ReCG is the first bottom-up JSON schema discovery algorithm.
Table of Contents
We introduce ReCG, our novel algorithm for JSON schema discovery. ReCG is designed to address the limitations of traditional top-down methods by operating in a bottom-up manner. Here are the key features of ReCG:
- Utilizing a bottom-up approach for JSON schema discovery, which builds tree-structured JSON schemas from leaf elements upwards, ensuring more informed decisions about what type of schema node to derive
- Implementing a repetitive cluster-and-generalize framework that systematically explores candidate schema sets
- Applying the Minimum Description Length (MDL) principle to select the most concise and precise schemas, balancing generality and specificity
Evaluations show ReCG improves recall and precision by up to 47%, resulting in a 46% better F1 score and over twice the speed compared to state-of-the-art techniques.
This page guides you to reproduce the results written in the paper "ReCG: Bottom-Up JSON Schema Discovery Using a Repetitive Cluster-and-Generalize Framework".
Please refer to the instructions below.
You must be able to download our docker image from the docker cloud. Please refer to Docker Docs to download docker.
We made a docker image of our environment. Please download from docker cloud.
- Download our image from docker cloud
docker pull joohyungyun/vldb2024-recg:1.0
Create a docker container using the downloaded image.
- Docker run
docker run -itd --name vldb2024-recg joohyungyun/vldb2024-recg:1.0 /bin/bash
- Docker start
docker start vldb2024-recg
- Docker init
docker init vldb2024-recg
The whole reproduction process can be easily done by typing a single line
./runAll.shThe anticipated runtime of the whole process is over 4 full days, so we recomment you to run the process using tmux!
For detailed explanation or for a more fine-grained run, jump to Quick Overview
- ReCG
This directory contains the C++ implementation of ReCG.
Refer to README of this directory for more information.
- Dataset
This directory contains all 20 datasets used in the paper "ReCG: Bottom-Up JSON Schema Discovery Using a Repetitive Cluster-and-Generalize Framework". Due to their file sizes, the datasets are not uploaded on the github repository, but are within our docker image. Thus, the reproduction will not be successful if one just cloned our github repository.
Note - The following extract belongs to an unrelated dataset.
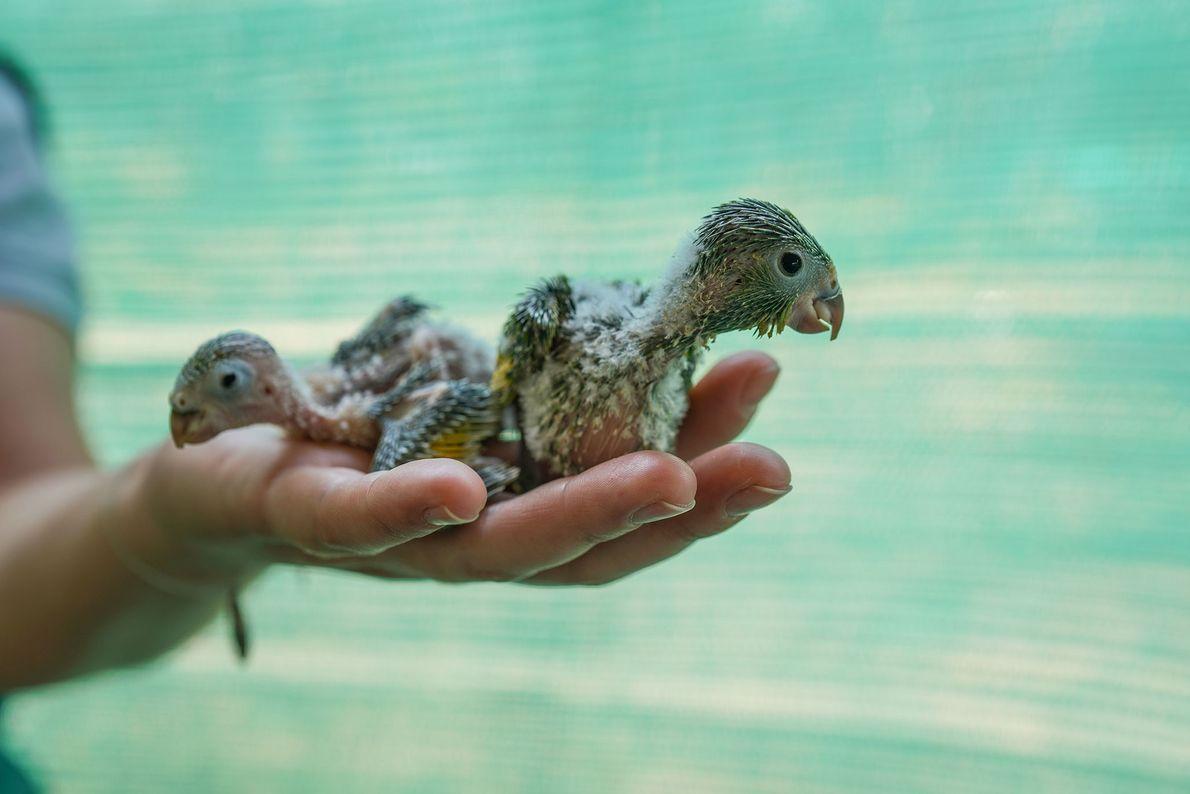Loros bebés reciben atención y cuidado en el centro de rescate de Aguas Calientes. Fueron salvados ...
Refer to README of this directory for more information.
- Experiment
This directory contains the Python implementations for the four experiments conducted in "ReCG: Bottom-Up JSON Schema Discovery Using a Repetitive Cluster-and-Generalize Framework".
Refer to README of this directory for more information.
- ExperimentVisualization
This directory contains the Python implementations that visualize (either printing in consoles or drawing plots) experiments conducted in "ReCG: Bottom-Up JSON Schema Discovery Using a Repetitive Cluster-and-Generalize Framework".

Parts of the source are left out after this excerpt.